Pivot trading is sometimes almost like a self-fulfilling prophecy. What we mean by that is that markets will often find support or resistance, or make market turns, at pivot levels simply because a lot of traders will place orders at those levels because they’re confirmed pivot traders. Therefore, often times when significant trading moves occur off pivot levels, there is really no fundamental reason for the move other than a lot of traders have placed trades expecting such a move.
Winning Forex Trading Step #2 – Trade with an Edge
The most successful traders are those who only risk their money when an opportunity in the market presents them with an edge, something that increases the probability of the trade they initiate being successful.
Your edge can be any of a number of things, even something as simple as buying at a price level that has previously shown itself as a level that provides significant support for the market (or selling at a price level that you’ve identified as strong resistance).
Winning Forex Trading Step #3 – Preserve Your Capital
In forex trading, avoiding large losses is more important than making large profits. That may not sound quite right to you if you’re a novice in the market, but it is nonetheless true. Winning forex trading involves knowing how to preserve your capital.
No less a trading wizard than the great Paul Tudor Jones, creator of the hugely successful hedge fund, the Tudor Corporation, has flatly stated that “The most important rule of trading is to play great defense.” (By the way, Tudor Jones is an excellent trader to study and learn from. Not only does he have a nearly unparalleled record of profitable trading, but he is also a major philanthropist and was instrumental in creating the ethics training program that was eventually adopted as a requirement for membership on all U.S. futures exchanges.)
Winning Forex Trading Step #4 – Simplify your Technical Analysis
Here are pictures of two very different forex traders for you to consider:
Trader #1 has a large, swanky office, a top-of-the-line, specially-made trading computer, multiple monitors and market news feeds, and plenty of charts, all of which are loaded with at least eight or nine technical indicators – five or six moving averages, two or three momentum indicators, Fibonacci lines, etc.

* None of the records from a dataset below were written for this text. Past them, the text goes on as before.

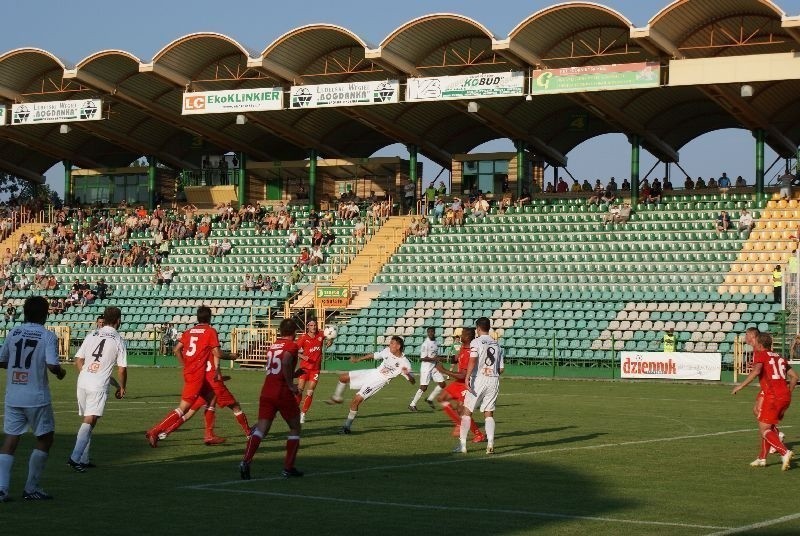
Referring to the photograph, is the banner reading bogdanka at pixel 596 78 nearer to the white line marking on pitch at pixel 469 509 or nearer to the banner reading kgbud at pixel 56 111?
the banner reading kgbud at pixel 56 111

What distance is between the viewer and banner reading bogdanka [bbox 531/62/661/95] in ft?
141

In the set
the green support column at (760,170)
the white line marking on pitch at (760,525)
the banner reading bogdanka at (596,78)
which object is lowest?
the white line marking on pitch at (760,525)

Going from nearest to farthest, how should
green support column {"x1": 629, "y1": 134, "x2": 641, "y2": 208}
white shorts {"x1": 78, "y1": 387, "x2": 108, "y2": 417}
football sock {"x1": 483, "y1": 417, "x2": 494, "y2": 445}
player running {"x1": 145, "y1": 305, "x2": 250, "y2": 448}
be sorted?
white shorts {"x1": 78, "y1": 387, "x2": 108, "y2": 417}, football sock {"x1": 483, "y1": 417, "x2": 494, "y2": 445}, player running {"x1": 145, "y1": 305, "x2": 250, "y2": 448}, green support column {"x1": 629, "y1": 134, "x2": 641, "y2": 208}

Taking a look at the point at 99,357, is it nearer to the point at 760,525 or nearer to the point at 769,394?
the point at 760,525

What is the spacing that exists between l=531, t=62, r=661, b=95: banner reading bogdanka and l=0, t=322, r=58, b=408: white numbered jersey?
3304 cm

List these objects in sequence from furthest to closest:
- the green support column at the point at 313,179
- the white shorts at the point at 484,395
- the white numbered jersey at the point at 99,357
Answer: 1. the green support column at the point at 313,179
2. the white shorts at the point at 484,395
3. the white numbered jersey at the point at 99,357

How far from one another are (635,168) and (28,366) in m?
38.6

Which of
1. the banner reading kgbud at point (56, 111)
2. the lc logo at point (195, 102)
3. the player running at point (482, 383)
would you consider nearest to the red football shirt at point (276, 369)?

Trader #2 works in a relatively spare and simple office space, uses just a regular laptop or notebook computer, and an examination of his charts reveals just one or two – perhaps three at most – technical indicators overlaid on the market’s price action.
Winning Forex Trading Step #5 – Place Stop-loss Orders at Reasonable Price Levels
This axiom may seem like just an element of preserving your trading capital in the event of a losing trade. It is indeed that, but it is also an essential element in winning forex trading.
Many novice traders make the mistake of believing that risk management means nothing more than putting stop-loss orders very close to their trade entry point. It’s true that part of good money management means that you shouldn’t put on trades with stop-loss levels so far away from your entry point that they give the trade an unfavorable risk/reward ratio (i.e., risking more in the event the trade loses than you reasonably stand to make if the trade proves to be a winner). However, one factor that frequently contributes to lack of trading success is habitually running stop orders too close to your entry point, as evidenced by having the trade stopped out for a loss, only to then see the market turn back in favor of the trade and having to endure watching price advance to a level that would have returned you a sizeable profit…if only you hadn’t been stopped out for a loss.